On Earth Day last April 22, Gilea, along with fisherfolk, locals and environment groups held a protest near the sites of planned plants to voice their opposition to the gas expansion. 

“We believe that the gas plants will lead to the loss of our livelihood and the destruction of the environment. So far, there are only five plants in Batangas City, but fishers are already experiencing difficulties,” the vice chair of Bukluran ng Mangingisda ng Batangas said. 

In 2021, the Protect VIP movement launched an online petition urging government agencies and local government units to protect the marine corridor, and halt the establishment of fossil gas plants and terminals in Batangas City. 

The movement is a coalition of people’s organizations, fisherfolk groups, hotel and resort operators, and the Catholic Church. 

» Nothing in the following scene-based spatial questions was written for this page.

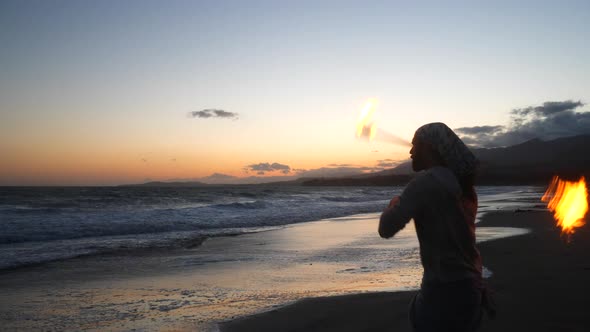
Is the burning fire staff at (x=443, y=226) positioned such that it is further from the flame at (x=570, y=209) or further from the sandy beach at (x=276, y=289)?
the flame at (x=570, y=209)

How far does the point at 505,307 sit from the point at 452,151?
3963 millimetres

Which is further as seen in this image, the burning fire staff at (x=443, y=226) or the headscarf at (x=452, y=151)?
the headscarf at (x=452, y=151)

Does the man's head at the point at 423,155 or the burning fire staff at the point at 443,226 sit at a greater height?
the man's head at the point at 423,155

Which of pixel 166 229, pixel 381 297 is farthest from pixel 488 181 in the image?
pixel 381 297

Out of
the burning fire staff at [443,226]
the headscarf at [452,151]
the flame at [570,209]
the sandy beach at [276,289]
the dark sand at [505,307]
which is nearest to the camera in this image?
the burning fire staff at [443,226]

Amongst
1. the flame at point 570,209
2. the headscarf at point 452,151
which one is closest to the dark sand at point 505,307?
the headscarf at point 452,151

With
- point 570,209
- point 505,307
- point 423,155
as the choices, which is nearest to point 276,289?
point 505,307

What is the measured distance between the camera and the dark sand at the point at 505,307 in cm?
518

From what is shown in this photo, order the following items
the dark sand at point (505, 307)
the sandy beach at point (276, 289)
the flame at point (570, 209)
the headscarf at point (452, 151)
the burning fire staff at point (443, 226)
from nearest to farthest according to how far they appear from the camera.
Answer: the burning fire staff at point (443, 226)
the headscarf at point (452, 151)
the dark sand at point (505, 307)
the sandy beach at point (276, 289)
the flame at point (570, 209)

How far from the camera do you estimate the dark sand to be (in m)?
5.18

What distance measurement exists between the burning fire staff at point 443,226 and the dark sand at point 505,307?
2741 millimetres

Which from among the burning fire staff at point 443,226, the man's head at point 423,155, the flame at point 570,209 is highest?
the man's head at point 423,155

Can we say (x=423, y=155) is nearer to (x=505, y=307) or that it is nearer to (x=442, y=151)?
(x=442, y=151)

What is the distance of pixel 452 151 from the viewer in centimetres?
252
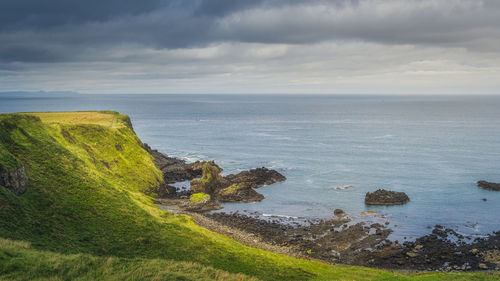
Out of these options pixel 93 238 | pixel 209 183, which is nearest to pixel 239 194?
pixel 209 183

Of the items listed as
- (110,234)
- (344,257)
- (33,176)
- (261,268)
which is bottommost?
(344,257)

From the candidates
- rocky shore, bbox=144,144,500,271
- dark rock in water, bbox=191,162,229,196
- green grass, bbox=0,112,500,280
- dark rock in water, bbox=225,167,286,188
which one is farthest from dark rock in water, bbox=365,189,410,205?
dark rock in water, bbox=191,162,229,196

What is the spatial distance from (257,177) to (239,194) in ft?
43.4

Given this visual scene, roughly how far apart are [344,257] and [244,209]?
25.9 m

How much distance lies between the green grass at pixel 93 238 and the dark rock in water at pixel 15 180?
810 millimetres

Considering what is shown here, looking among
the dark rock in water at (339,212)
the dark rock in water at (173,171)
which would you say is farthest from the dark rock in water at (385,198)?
the dark rock in water at (173,171)

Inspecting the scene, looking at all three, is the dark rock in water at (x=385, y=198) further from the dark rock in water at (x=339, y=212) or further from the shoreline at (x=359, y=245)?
the shoreline at (x=359, y=245)

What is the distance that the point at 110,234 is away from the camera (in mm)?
38781

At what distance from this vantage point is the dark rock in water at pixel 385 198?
70.4m

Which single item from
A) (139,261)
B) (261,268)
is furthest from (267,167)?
(139,261)

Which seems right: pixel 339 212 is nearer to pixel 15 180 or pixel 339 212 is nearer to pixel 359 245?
pixel 359 245

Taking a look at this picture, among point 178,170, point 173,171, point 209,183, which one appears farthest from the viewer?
point 178,170

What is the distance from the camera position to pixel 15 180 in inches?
1529

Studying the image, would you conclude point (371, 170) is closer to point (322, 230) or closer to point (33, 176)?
point (322, 230)
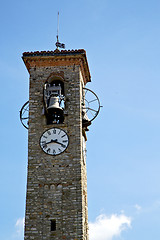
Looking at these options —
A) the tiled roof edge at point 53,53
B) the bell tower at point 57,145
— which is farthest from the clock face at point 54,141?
the tiled roof edge at point 53,53

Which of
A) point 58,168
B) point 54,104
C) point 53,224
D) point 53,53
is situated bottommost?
point 53,224

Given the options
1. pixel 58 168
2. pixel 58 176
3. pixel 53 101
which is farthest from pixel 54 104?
pixel 58 176

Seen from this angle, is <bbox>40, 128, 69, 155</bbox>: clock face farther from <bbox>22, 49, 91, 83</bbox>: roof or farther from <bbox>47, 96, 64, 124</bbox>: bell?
<bbox>22, 49, 91, 83</bbox>: roof

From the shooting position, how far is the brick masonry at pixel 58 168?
23.9 metres

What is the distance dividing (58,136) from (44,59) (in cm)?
449

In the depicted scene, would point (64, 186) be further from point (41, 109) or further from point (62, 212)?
point (41, 109)

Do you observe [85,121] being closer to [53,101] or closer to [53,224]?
[53,101]

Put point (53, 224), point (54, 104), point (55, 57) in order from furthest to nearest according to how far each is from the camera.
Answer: point (55, 57)
point (54, 104)
point (53, 224)

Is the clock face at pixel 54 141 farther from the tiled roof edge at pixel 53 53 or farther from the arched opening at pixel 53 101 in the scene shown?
the tiled roof edge at pixel 53 53

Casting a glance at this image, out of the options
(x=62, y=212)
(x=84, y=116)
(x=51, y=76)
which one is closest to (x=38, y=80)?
(x=51, y=76)

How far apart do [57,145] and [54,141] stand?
25 centimetres

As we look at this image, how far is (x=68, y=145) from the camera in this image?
2569 centimetres

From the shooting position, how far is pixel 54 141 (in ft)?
84.5

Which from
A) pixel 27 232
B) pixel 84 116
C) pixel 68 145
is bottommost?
pixel 27 232
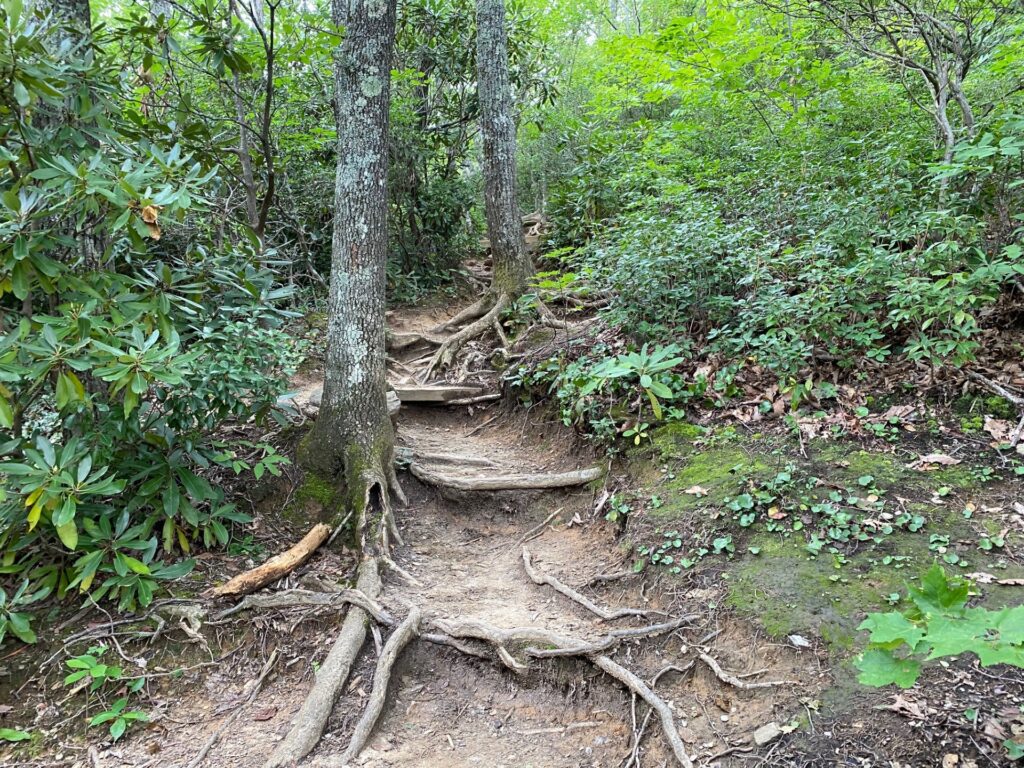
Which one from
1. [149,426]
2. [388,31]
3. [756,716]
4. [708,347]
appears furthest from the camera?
[708,347]

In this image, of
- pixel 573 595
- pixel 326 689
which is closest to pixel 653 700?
pixel 573 595

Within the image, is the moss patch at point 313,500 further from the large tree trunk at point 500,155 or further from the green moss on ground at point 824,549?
the large tree trunk at point 500,155

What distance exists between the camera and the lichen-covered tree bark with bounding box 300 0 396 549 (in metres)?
4.63

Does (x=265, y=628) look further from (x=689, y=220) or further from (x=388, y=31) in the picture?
(x=689, y=220)

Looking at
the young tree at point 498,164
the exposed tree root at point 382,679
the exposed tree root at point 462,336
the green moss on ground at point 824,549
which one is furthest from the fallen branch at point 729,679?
the young tree at point 498,164

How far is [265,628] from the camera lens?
386cm

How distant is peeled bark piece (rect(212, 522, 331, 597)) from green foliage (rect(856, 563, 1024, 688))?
11.8ft

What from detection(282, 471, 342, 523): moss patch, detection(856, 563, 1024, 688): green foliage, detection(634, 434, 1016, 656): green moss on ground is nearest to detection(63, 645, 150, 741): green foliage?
detection(282, 471, 342, 523): moss patch

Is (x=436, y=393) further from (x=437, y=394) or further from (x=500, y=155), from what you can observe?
(x=500, y=155)

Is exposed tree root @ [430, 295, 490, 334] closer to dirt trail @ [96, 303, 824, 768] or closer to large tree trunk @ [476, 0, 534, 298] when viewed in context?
large tree trunk @ [476, 0, 534, 298]

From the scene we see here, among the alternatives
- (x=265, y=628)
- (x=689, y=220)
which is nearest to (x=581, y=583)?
(x=265, y=628)

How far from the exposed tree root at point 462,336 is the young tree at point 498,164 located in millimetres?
14

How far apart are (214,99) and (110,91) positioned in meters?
5.81

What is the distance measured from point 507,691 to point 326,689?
1.06 metres
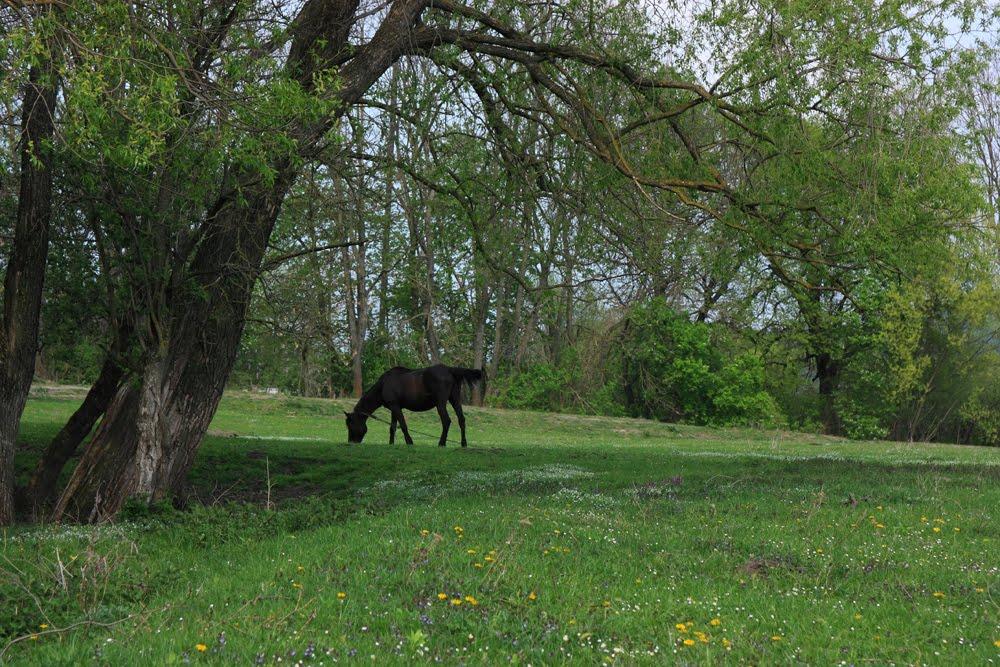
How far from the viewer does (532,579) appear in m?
7.83

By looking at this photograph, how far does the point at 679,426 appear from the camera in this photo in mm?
43719

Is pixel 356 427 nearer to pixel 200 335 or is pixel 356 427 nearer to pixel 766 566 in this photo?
pixel 200 335

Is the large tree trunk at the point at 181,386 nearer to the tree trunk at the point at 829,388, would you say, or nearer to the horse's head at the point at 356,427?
the horse's head at the point at 356,427

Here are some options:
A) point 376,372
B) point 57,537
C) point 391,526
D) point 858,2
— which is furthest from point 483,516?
point 376,372

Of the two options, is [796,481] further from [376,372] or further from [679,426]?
[376,372]

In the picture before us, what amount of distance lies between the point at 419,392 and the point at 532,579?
17.8 meters

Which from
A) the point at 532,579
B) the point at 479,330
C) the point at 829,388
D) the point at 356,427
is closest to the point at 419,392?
the point at 356,427

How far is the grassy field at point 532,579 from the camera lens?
626 centimetres

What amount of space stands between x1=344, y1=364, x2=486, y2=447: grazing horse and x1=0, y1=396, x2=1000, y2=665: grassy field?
395 inches

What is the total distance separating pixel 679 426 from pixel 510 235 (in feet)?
91.8

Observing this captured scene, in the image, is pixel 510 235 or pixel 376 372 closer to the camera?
pixel 510 235

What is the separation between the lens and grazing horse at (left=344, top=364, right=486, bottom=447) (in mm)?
24781

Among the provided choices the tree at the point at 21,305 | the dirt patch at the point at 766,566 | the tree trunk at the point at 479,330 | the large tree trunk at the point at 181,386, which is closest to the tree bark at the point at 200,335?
the large tree trunk at the point at 181,386

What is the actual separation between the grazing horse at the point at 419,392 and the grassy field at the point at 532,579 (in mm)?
10029
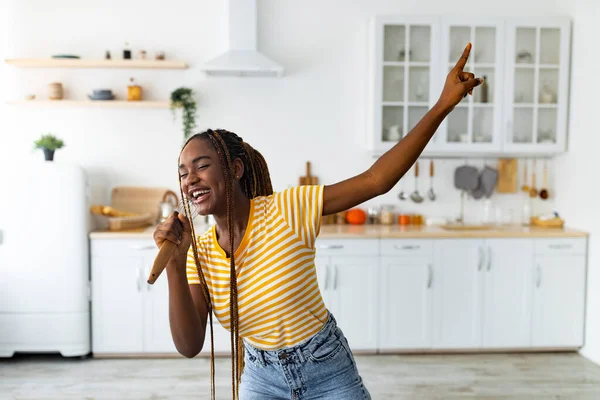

Years of resistance by communities and green groups led the country to ban the construction of new coal-powered generators. While the moratorium does not include previously approved projects that are already in the pipeline, the shift in policy is still a win for them. 

CEED’s De Guzman is hoping their campaign against gas and LNG projects will yield the same results. “Batangas folk once stood up against a planned coal plant. They will not hesitate to rise up again for the same reason.”

But for fisherman Gilea, the government—especially local authorities—should join them in resisting projects that will harm communities. 

“They should pay attention to this huge problem that makes our lives more difficult. They should stand by our side in this struggle.”